China registration
Successful China Registration in 10 steps!
To ensure that the registration process runs smoothly and achieve a successful registration we use the following phases. We have a dedicated team that can help you with all steps in the process. Our team exist of Chinese professionals with excellent English communication skills. Our Qserve offices in China are located in Nanjing and Beijing.
1. NDA
After we have signed the Non-disclosure Agreement, the device information will be gathered and protected.
2. Development of regulatory strategy
We develop a practical regulatory route specific for your devices. Including a detailed assessment report during the whole registration process. Also the timelines and costs per process step are included such as:
- Device classification
- The selection of the applicable test house
- Applicable national/industry standards
- Clinical route evaluation including the clinical study report assessment
- Predicate device approved in China search
- Cost and timeline estimation
- Full list of submission items and requirements to start the registration process
3. Device Classification
Medical devices in China are classified in 3 groups, class I, II, III. Class I devices, whether imported or not, are not subject to registration procedures or technical review. Instead, such devices are notified with health authority with preliminary review, and may be granted approval on the spot.
Class II and Class III devices are still subject to standard registration procedures and technical review. We will help you to determine the correct classification route based on device characteristics.
4. Development of a Product Registration Standard
All devices in China need to have a dedicated test protocol, describing the test methodology, parameters and standards used to prove the product’s safety and performance.
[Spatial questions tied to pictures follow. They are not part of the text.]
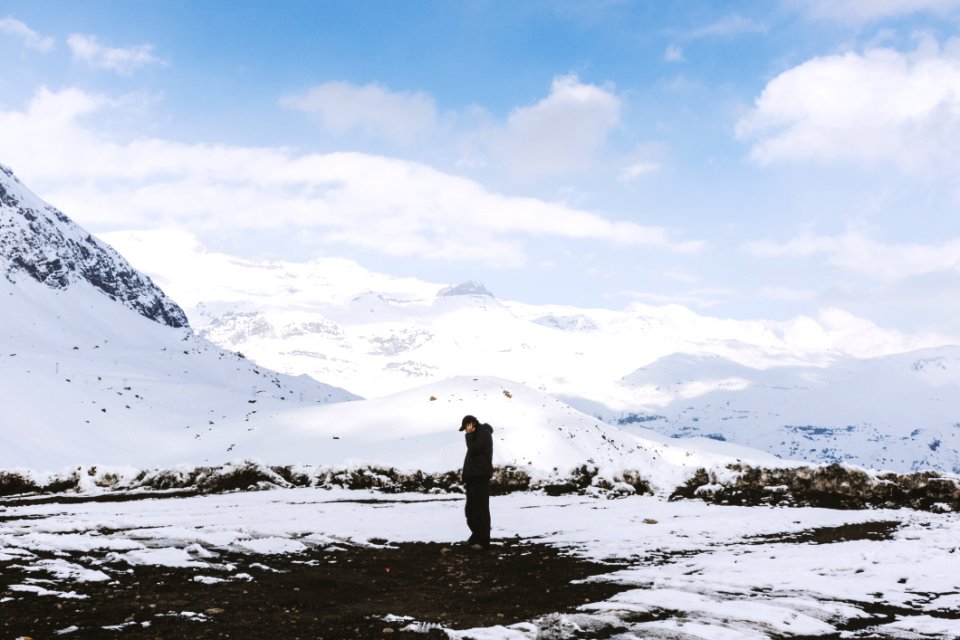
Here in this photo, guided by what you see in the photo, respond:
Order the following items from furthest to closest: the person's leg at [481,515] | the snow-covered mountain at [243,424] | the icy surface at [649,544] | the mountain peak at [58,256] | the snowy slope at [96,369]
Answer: the mountain peak at [58,256] < the snowy slope at [96,369] < the snow-covered mountain at [243,424] < the person's leg at [481,515] < the icy surface at [649,544]

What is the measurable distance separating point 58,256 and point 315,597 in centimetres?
10403

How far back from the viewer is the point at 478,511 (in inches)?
599

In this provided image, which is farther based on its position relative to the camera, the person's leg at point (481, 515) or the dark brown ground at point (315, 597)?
the person's leg at point (481, 515)

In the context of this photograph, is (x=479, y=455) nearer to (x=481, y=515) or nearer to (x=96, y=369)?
(x=481, y=515)

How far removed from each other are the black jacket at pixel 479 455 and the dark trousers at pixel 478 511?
13 cm

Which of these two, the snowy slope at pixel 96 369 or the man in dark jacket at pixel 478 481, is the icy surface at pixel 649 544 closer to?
the man in dark jacket at pixel 478 481

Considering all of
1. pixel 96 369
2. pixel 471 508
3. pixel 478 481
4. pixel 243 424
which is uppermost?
pixel 96 369

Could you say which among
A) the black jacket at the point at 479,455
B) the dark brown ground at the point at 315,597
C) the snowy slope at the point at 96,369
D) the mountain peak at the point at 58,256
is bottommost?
the dark brown ground at the point at 315,597

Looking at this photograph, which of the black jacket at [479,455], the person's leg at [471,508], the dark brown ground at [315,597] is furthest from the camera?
the black jacket at [479,455]

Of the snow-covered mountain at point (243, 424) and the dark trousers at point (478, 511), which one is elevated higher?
the snow-covered mountain at point (243, 424)

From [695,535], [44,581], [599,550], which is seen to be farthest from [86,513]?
[695,535]

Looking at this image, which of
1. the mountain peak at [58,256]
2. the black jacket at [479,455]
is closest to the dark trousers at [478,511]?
the black jacket at [479,455]

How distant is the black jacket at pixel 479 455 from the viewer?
15.6 metres

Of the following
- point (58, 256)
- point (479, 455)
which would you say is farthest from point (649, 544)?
point (58, 256)
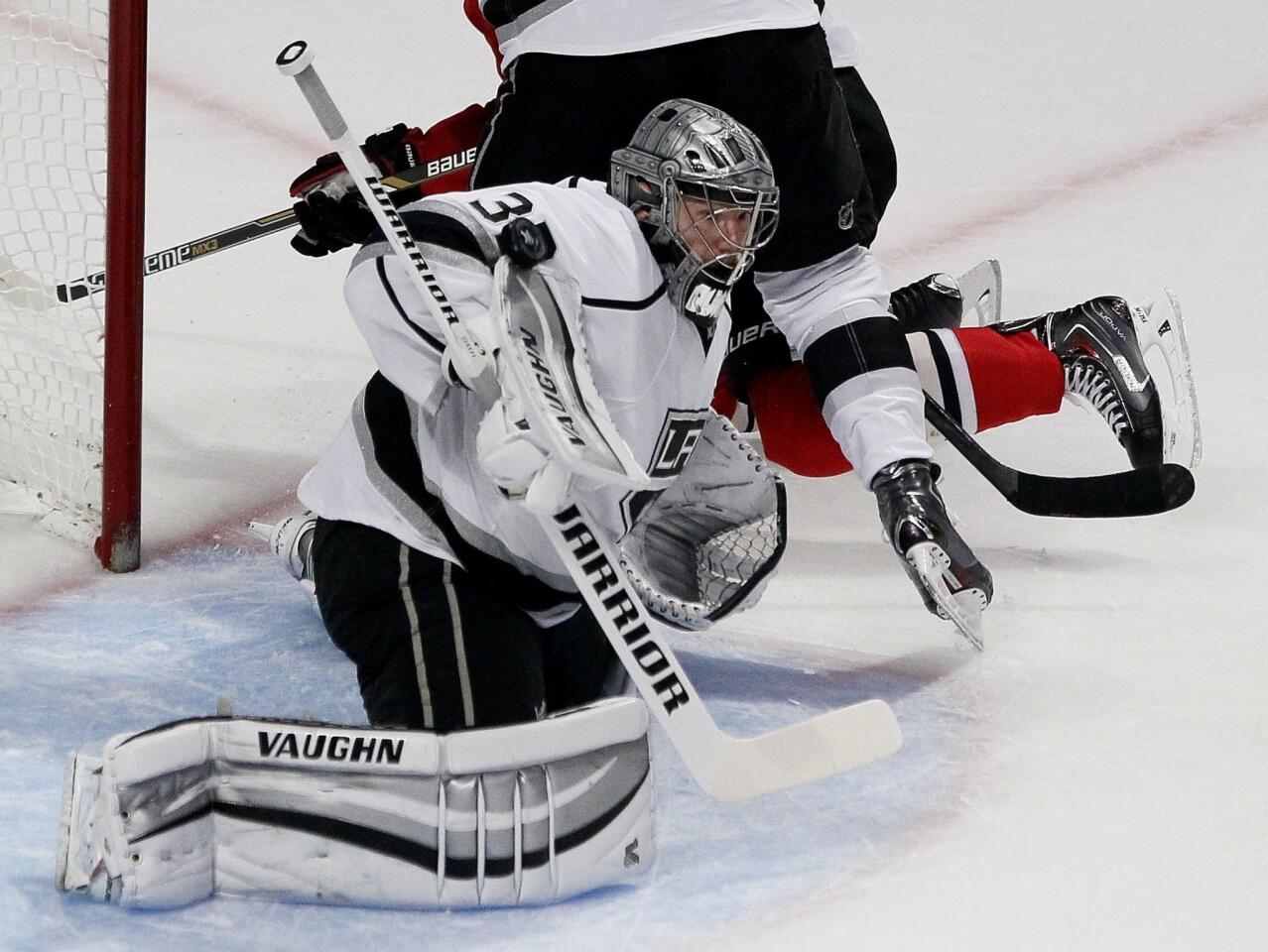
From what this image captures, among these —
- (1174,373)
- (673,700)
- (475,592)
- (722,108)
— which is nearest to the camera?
(673,700)

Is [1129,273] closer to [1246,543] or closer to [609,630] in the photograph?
[1246,543]

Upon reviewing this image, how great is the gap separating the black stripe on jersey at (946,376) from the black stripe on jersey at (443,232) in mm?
1154

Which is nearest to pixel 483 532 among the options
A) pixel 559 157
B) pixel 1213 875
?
pixel 559 157

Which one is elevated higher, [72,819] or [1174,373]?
[72,819]

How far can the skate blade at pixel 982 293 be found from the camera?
3.59 metres

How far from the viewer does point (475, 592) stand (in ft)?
7.34

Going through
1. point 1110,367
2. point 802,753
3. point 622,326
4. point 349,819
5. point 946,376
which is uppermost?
point 622,326

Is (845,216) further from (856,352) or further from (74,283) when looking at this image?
(74,283)

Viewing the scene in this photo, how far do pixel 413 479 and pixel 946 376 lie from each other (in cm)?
114

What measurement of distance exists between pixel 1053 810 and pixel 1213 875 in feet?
0.71

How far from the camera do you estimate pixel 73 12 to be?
284cm

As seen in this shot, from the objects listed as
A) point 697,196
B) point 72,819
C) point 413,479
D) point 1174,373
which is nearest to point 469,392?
point 413,479

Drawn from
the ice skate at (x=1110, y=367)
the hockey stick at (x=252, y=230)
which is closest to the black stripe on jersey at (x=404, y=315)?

This document is called Product Technical Requirement (PTR), which will form the inputs for the test laboratory consultation and test implementation.
If mandatory to perform testing at the local laboratory, we will discuss with manufacturer and Qserve China has experts who can draft the Chinese PTR and present to the local test house.
5. Product testing in China test laboratory
We will select and contact state recognized and qualified labs to test your devices of class II and class III. Class I products do not require local testing but submit manufacturer’s in-house test reports. We can help with the logistics and arrange paperwork for the clearance from the test samples by China customs, and deliver the samples to the test house when arrives locally in the mainland China.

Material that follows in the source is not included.